Texto de estudio:
++++

SUEÑOS, CINE
Ojeando
escritos encuentro notas que recogen un sueño habido en Guadix cuando vivía
allí y contaba poco menos de sesenta años. Soñé, como suele ocurrirme, desde
otra conciencia, desde otro yo completamente ajeno a mi persona. Me veía, me
sentía, era… una joven de unos dieciocho años, menudita, rubia, de rasgos
equilibrados. Entraba al ministerio de educación, a sus dependencias
guadijeñas, a un vestíbulo gris, pero espacioso y limpio, y me dirigía a una
ventanilla para preguntar cómo podía recuperar el curso perdido a causa de una
larga enfermedad; “¿qué clase de enfermedad?”, “Depresión”, respondía yo. Y en
esto sí había algo mío; ojalá en mi juventud me hubiera atrevido a declarar que
padecía depresión; claro, que para eso, hubiera necesitado saberlo y que se
considerara enfermedad, cosa que no ocurría en aquel entonces.
En
fin, debería haber detenido mis estudios y concentrado en curarme. No sucedió
así. Vuelvo al ministerio, donde la conserje me condujo ante un despacho donde
debía esperar mi turno. De la antesala vacía y poco iluminada, partía una
escalera ancha y descendente; movida de curiosidad, me asomo y decido bajar. Un
tramo me basta para descubrir una sala extensa, apenas amueblada con divanes
arrimados a la pared, donde un par de mujeres deambulan sin propósito visible:
¡pero si es un burdel! Ciertamente la casona del Ministerio de Educación en
Guadix daba para albergar sin estrecheces a más de una institución. He usado
los signos de admiración, pero lo cierto es que no me admiró demasiado la
existencia del burdel; mayor fue mi asombro al reconocer en la madama a una
amiga querida, bastante íntima a pesar de la diferencia de edad. Manteníamos
nuestra amistad en secreto; ella por prostituta estaba mal vista en el pueblo;
yo sabía de su oficio, pero no de su rango. Aparentaba unos cuarenta años
maltrechos, de cuerpo desbordado y
rostro recorrido por arrugas blandas, tipo bulldog.

++++

Datos adjuntos:
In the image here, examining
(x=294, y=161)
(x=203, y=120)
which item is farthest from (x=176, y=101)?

++++

Acción requerida: Reescribe el pasaje del relato del sueño en Guadix desde "SUEÑOS, CINE" hasta "en aquel entonces.", sustituyendo "ventanilla" por "taquilla". El material no hace falta para resolver la tarea.

Respuesta:
SUEÑOS, CINE
Ojeando
escritos encuentro notas que recogen un sueño habido en Guadix cuando vivía
allí y contaba poco menos de sesenta años. Soñé, como suele ocurrirme, desde
otra conciencia, desde otro yo completamente ajeno a mi persona. Me veía, me
sentía, era… una joven de unos dieciocho años, menudita, rubia, de rasgos
equilibrados. Entraba al ministerio de educación, a sus dependencias
guadijeñas, a un vestíbulo gris, pero espacioso y limpio, y me dirigía a una
taquilla para preguntar cómo podía recuperar el curso perdido a causa de una
larga enfermedad; “¿qué clase de enfermedad?”, “Depresión”, respondía yo. Y en
esto sí había algo mío; ojalá en mi juventud me hubiera atrevido a declarar que
padecía depresión; claro, que para eso, hubiera necesitado saberlo y que se
considerara enfermedad, cosa que no ocurría en aquel entonces.